My Semi-Annual, Semi-Existential Post: Death to the Sweeper

Here’s to hoping no one either saw or remembered the last post of this sort (posted September 17, for the curious). But this being a slow Friday, it feels like a good day to get an editorial issue off my chest.

There’s some searching going on out there of, at very least, intentions. In what was likely the most prominent piece out there, J Hutcherson from USSoccerplayers.com posted a low-simmer indictment of soccer reporting in the States. It’s worth reading (and short…so get to it), but the key segment comes with this:

“Ask a basic question: on its best day, what is professional American soccer writing? I’m pretty sure it’s not journalists relying on early press release material as exclusive sources, working as the mouthpiece of an agent, or simply pulling the now tired blogging trick of letting other people do the actual work while the writer links and comments.”

I’m seeing a lot of what Hutcherson is seeing…hell, I’ve done a lot of what Hutcherson describes (“now tired blogging trick…” ahem….hey! Look over there!). But that’s only part of what I’m doing here…and that has to do with, 1) that old, September 17 post, and 2) the Daily Sweeper feature. A part of that involves applying the same spirit that Hutcherson applies to soccer writing to the work I do here.

So, to resubmit the questions I asked on September 17, who am I? What am I doing here? I hinted at some answers the first time around. Here, I’ll be answering those (pretty) directly.

First of all, let the record show that I view myself as a blogger, not a reporter; since I don’t live in an MLS market, actual reporting isn’t on the horizon and I don’t see doing that from a blogging platform, anyway (I need cash money to talk to strangers). As such, the “now-tired blogging tricks” are essentially my bread and butter and I’m aware of their limitations. That reality aside, I still want to do original analysis, to actually observe and think about soccer and things related thereto. The bulk of the content will be about games; I’m really in this to watch and discuss games. My interest in players pretty much stops the moment they leave the field, or get on it for another team – and I’m a whore for rumors – so don’t expect a lot of discussion of what nice boys these players are. My hope is that I’ll approach it all with something at least subtly different – whether in terms of voice or style of analysis – and bring enough original thinking as I write to make visits worthwhile. Otherwise, why should someone bother to stop by?

And that’s why the Daily Sweeper must, once again, die. It’s not that it’s a bad feature; indeed, the inspiration for the segment came from wanting to provide something approaching “total coverage” (but, du Nord does that already, right? Yep) and, no less significantly, to flag other bloggers’ and pundits’ good work. While both goals are laudable, I typically linked to the “heavies” (e.g. Goff, Galarcep, Carlisle, Bradley, Wahl, Lalas…the sane one, etc.) – e.g. stuff that people reading this site had quite probably have read before they came to read me. In the end, this not only makes for redundancy, but it’s also fairly time-consuming. So, yeah, adieu Dear Sweeper….though, the record does show that thing has more lives than three freakin’ cats.

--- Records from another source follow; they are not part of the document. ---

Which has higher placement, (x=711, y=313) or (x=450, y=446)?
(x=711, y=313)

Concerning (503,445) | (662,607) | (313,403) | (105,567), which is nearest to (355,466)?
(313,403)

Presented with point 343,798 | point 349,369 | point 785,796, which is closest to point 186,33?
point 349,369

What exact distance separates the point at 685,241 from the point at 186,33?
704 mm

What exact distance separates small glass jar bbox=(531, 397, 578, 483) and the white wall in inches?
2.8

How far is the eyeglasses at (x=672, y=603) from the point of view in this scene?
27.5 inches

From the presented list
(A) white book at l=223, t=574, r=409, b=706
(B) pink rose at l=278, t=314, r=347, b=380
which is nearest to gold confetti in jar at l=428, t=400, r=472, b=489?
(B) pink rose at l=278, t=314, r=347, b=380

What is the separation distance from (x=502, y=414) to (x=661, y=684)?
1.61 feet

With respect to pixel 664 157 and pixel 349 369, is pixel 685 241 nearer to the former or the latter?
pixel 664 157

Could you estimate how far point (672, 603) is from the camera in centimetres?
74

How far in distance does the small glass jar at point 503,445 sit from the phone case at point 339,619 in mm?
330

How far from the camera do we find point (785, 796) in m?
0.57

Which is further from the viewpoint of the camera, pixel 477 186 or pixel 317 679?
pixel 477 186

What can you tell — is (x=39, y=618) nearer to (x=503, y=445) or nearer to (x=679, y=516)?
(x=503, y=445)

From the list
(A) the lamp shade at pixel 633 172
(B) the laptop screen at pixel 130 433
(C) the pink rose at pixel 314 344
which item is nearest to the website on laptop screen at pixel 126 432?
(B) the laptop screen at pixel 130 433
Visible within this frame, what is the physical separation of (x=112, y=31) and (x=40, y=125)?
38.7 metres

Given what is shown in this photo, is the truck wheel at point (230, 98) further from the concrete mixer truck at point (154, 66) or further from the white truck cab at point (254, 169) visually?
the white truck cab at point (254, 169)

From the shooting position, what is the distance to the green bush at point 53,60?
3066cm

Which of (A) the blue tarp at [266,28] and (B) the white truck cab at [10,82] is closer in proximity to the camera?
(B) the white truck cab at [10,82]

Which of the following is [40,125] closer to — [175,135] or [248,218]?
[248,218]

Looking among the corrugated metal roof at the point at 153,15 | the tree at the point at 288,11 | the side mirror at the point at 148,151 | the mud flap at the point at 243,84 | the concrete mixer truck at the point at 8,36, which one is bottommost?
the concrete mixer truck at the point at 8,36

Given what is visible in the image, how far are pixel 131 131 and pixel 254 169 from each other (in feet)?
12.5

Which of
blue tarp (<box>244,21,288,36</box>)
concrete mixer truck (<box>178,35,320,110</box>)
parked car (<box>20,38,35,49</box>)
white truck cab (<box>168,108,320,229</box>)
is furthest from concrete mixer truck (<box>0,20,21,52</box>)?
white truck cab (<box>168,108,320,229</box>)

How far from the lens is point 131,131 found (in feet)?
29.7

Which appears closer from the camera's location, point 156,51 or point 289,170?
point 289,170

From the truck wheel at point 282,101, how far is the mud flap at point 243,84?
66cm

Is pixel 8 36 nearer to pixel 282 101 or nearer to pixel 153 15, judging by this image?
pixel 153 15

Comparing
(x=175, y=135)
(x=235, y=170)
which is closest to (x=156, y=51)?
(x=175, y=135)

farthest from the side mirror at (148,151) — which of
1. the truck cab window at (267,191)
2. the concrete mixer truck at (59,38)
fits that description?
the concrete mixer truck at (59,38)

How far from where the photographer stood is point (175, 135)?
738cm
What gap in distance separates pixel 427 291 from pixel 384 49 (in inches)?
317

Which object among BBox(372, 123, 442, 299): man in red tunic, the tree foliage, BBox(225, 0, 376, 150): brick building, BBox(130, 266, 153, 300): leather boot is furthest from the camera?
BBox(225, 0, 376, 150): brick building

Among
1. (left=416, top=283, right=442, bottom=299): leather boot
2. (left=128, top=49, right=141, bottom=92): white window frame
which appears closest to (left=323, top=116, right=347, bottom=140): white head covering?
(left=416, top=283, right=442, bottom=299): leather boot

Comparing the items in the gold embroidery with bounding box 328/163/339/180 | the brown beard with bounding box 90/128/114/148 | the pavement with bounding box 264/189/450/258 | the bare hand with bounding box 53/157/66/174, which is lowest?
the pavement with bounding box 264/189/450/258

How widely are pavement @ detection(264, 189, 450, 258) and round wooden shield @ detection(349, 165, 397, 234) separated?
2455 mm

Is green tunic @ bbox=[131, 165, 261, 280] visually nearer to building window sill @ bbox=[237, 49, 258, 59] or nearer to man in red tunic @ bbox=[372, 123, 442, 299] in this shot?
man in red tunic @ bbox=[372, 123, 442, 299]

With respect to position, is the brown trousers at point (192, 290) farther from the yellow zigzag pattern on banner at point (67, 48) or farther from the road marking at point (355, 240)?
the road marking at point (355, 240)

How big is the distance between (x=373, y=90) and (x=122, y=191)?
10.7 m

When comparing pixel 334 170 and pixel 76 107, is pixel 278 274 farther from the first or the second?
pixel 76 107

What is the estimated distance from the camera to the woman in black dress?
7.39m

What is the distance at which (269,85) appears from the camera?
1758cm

That’s only part one, really. And feel free to stop reading here, because it only gets more indulgent. I haven’t yet answered a couple related questions – and they’re big ones. Here, in no particular order, are those:

Why do you blog about soccer?
A couple reasons. First, I have the time. Let’s just say I’m under-employed. On any given day, my job requires between 1/3 and 3/4 of my time. I fill the other 2/3 to 1/4 of that time by reading and writing about soccer. I kept (and keep) that job because I have a family to feed, I need insurance, etc., etc. Still, things are a-changin’ and I’ll be moving on sooner rather than later. I don’t know what’s going to happen, but I intend to keep writing.

OK, that’s why you blog. But why do you blog about soccer, specifically?
Between its creativity, (usual) drama, and the way each game tells a story – which in turn tell the story of the season, which, in turn, begets game’s history – I just love the game and, therefore, find it easy to write about. I’m basically into soccer blogging for the chance to say, “Hey, did you see that?” But, and this is crucial, it still possesses a kind of triviality that allows for pleasant disagreement – or, failing that, I find heated disagreement about soccer comical, as in, “you’re not over that?”…till the first punch is thrown anyway. That’s when I assume the person to whom I’m speaking is either deranged or retarded.

OK, so I read the Hutcherson’s piece and there’s this line in there about “punditry the message boards can do for themselves.” Why bother with a stand-alone blog if you can do the same thing on BigSoccer?
BigSoccer and I just aren’t a good fit. Mechanically, message boards are tedious. On a more personal level, I can’t stand the “super fan” and “I am God” shit one gets from too many of the posters. In the end, I view BigSoccer the same way I view supporters’ groups: I’m glad someone is doing it, but it’s not for me. Also, I can only do nearly the same thing; here, I have nearly total freedom. More significantly, though, I think I’ve found a pretty cool little community among the Soccer Bloggers. It’s just really great, as I see it, to have a group of knowledgeable and chill people to whom I get to say, “Hey, did you see that?” That we’re not precisely the same people – I’d say I’m one of the few not somehow associated with a supporters’ group – only makes it a little bit cooler.

I’m still not seeing the connection between this and Hutcherson’s gripe about the soccer media.
Consider this 1) a blog-level response to Hutcherson’s media criticism, and 2) my 2008 resolution to refrain from posting just to post – or, worse, posting every little thought that pops into my head. I’m generally a “bee-in-the-bonnet” kind of writer – it takes aggravation or excitement to bring out my (considerable) gift of gab – so I intend to make actually waiting on inspiration a central part of future plans. Anyone who has read this space over the past few months knows I can churn out stupid amounts of content. Barring motivation (read: opportunity and cash) I’d like to try something a little different.